» **Task set**:
1. List every large language model that the article on LLM-generated code says was evaluated.
2. In the article on LLM-generated code, by how much did the percentage of high-severity bugs rise for Claude Sonnet 4 compared with Claude 3.7 Sonnet?
3. Echo everything in the article on LLM-generated code from "Sonar today published" down to "Llama-3.2-vision:90b and OpenCoder-8B.".

── Given passage ──

An analysis of the code created by large language models (LLMs) finds that in addition to having a tendency toward creating messy code that introduces security weaknesses and vulnerabilities into the output generated.
Sonar today published a report based on its proprietary analysis framework for assessing LLM-generated code spanning more than 4,400 Java programming assignments. The LLMs evaluated included Anthropic’s Claude Sonnet 4 and 3.7, OpenAI’s GPT-4o, Meta’s Llama-3.2-vision:90b and OpenCoder-8B.
Each model has its own “coding personality” and possesses a strong ability to generate syntactically correct code and boilerplate for common frameworks and functions. For example, Claude Sonnet 4’s success rate of 95.57% on HumanEval demonstrates a very high capability to produce valid, executable code. The models possess a strong foundational understanding of common algorithms and data structures and can create viable solutions for well-defined problems. Additionally, the models are highly effective at translating code concepts and snippets from one programming language to another, which makes them a powerful tool for developers who work with different technology stacks, according to the report.
However, critical flaws such as hard-coded credentials and path-traversal injections were common across all models. While the exact prevalence varies between models, all evaluated LLMs produced a high percentage of vulnerabilities with high severity ratings. For Llama-3.2-vision:90b, over 70% of its vulnerabilities are considered ‘blocker’ level of severity; for GPT-4o, it’s 62.5%; and for Claude Sonnet 4, it is nearly 60%, according to the report.
In fact, the study finds that improved functional performance was often accompanied by much higher levels of risk. While Claude Sonnet 4 improved its performance benchmark pass rate by 6.3% over Claude 3.7 Sonnet, meaning it solved problems more correctly, this performance gain came at a price: The percentage of high-severity bugs rose by 93%.
All models tested also showed a bias toward messy code, with more than 90% of the issues found being so-called “code smells” issues that are indicators of poor structure and low maintainability. Those smells, which include dead and redundant code, increase the long-term technical debt that might be accrued.

───
── Data for review ──

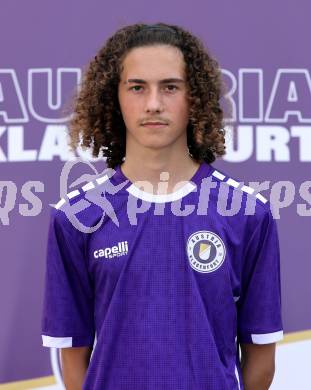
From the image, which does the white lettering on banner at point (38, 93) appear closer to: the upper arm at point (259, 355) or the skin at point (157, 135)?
the skin at point (157, 135)

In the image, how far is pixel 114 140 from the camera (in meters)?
1.69

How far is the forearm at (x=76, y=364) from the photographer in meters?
1.63

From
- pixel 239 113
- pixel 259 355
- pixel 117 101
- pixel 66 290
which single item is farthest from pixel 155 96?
pixel 239 113

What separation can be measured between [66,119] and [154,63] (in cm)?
79

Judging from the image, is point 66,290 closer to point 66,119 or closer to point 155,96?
point 155,96

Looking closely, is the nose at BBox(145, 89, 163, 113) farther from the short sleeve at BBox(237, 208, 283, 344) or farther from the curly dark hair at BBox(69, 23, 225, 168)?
the short sleeve at BBox(237, 208, 283, 344)

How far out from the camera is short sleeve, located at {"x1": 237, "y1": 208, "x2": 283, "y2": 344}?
1549 mm

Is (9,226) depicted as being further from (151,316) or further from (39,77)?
(151,316)

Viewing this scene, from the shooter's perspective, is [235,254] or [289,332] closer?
[235,254]

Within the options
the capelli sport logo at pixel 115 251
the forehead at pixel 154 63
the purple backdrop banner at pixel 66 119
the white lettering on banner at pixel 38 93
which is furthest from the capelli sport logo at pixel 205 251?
the white lettering on banner at pixel 38 93

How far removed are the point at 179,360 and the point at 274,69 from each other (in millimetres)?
1132

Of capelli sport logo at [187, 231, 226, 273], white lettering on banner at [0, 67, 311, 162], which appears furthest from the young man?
white lettering on banner at [0, 67, 311, 162]

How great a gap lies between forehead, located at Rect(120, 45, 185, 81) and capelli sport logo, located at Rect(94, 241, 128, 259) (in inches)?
13.5

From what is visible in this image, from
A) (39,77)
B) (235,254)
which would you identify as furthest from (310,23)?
(235,254)
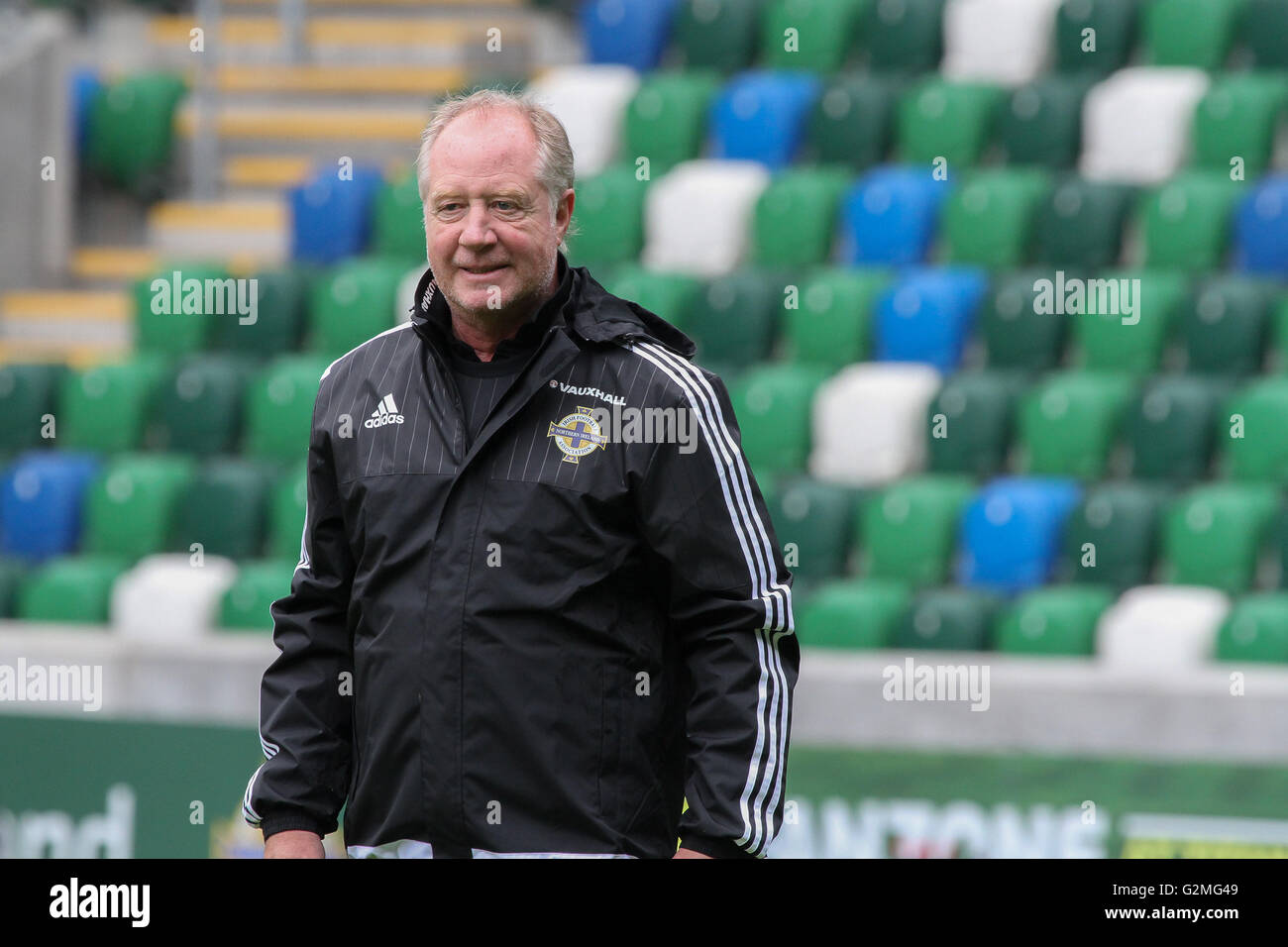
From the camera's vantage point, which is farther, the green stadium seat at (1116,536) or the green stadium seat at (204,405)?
the green stadium seat at (204,405)

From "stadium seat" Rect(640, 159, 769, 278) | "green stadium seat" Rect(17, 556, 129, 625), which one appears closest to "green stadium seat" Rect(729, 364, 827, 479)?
"stadium seat" Rect(640, 159, 769, 278)

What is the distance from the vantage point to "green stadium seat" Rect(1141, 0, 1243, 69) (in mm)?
8039

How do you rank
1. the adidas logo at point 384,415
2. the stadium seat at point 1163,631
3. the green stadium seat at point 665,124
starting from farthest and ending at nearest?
the green stadium seat at point 665,124, the stadium seat at point 1163,631, the adidas logo at point 384,415

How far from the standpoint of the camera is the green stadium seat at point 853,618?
640cm

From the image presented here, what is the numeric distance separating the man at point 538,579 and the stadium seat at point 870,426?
14.7 feet

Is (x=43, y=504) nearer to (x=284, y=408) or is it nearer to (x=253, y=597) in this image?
(x=284, y=408)

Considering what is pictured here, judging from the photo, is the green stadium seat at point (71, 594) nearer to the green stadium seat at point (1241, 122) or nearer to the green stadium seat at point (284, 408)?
the green stadium seat at point (284, 408)

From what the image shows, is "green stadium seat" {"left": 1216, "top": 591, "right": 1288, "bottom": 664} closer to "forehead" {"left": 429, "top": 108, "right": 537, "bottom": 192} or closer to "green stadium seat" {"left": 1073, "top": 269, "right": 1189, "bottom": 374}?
"green stadium seat" {"left": 1073, "top": 269, "right": 1189, "bottom": 374}

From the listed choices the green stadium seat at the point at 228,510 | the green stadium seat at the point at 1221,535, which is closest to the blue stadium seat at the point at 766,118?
the green stadium seat at the point at 228,510

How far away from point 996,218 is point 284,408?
103 inches

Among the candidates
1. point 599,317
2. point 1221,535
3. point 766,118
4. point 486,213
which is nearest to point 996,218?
point 766,118

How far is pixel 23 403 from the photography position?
8156mm

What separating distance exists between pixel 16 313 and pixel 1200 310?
4.96 meters

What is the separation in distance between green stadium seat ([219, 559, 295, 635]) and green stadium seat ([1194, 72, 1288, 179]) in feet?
11.7
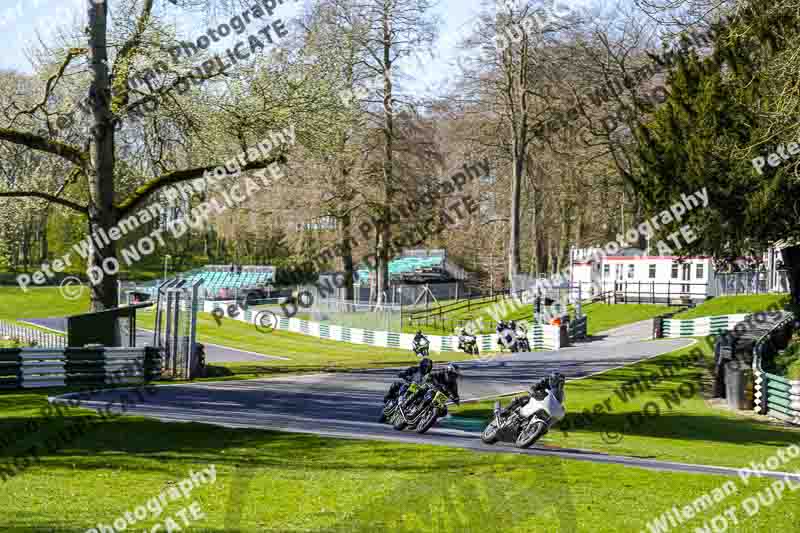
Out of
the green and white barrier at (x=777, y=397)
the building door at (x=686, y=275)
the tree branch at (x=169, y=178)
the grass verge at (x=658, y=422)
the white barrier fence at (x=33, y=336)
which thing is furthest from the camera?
the building door at (x=686, y=275)

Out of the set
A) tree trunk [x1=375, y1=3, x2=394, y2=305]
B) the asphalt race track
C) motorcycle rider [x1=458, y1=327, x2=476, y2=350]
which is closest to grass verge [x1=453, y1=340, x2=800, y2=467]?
the asphalt race track

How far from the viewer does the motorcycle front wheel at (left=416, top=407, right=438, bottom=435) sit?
14062 millimetres

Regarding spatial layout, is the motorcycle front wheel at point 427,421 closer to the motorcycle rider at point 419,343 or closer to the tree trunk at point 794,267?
the motorcycle rider at point 419,343

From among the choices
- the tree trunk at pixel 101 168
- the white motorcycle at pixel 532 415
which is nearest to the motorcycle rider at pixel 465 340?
the tree trunk at pixel 101 168

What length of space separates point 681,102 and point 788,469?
69.6ft

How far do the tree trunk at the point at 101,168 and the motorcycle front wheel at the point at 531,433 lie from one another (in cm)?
1405

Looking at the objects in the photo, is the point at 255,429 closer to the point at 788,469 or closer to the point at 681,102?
the point at 788,469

───

» **Task-by-task answers**:
1. Claude Sonnet 4, Claude 3.7 Sonnet, GPT-4o, Llama-3.2-vision:90b, OpenCoder-8B

2. It rose by 93%.

3.
Sonar today published a report based on its proprietary analysis framework for assessing LLM-generated code spanning more than 4,400 Java programming assignments. The LLMs evaluated included Anthropic’s Claude Sonnet 4 and 3.7, OpenAI’s GPT-4o, Meta’s Llama-3.2-vision:90b and OpenCoder-8B.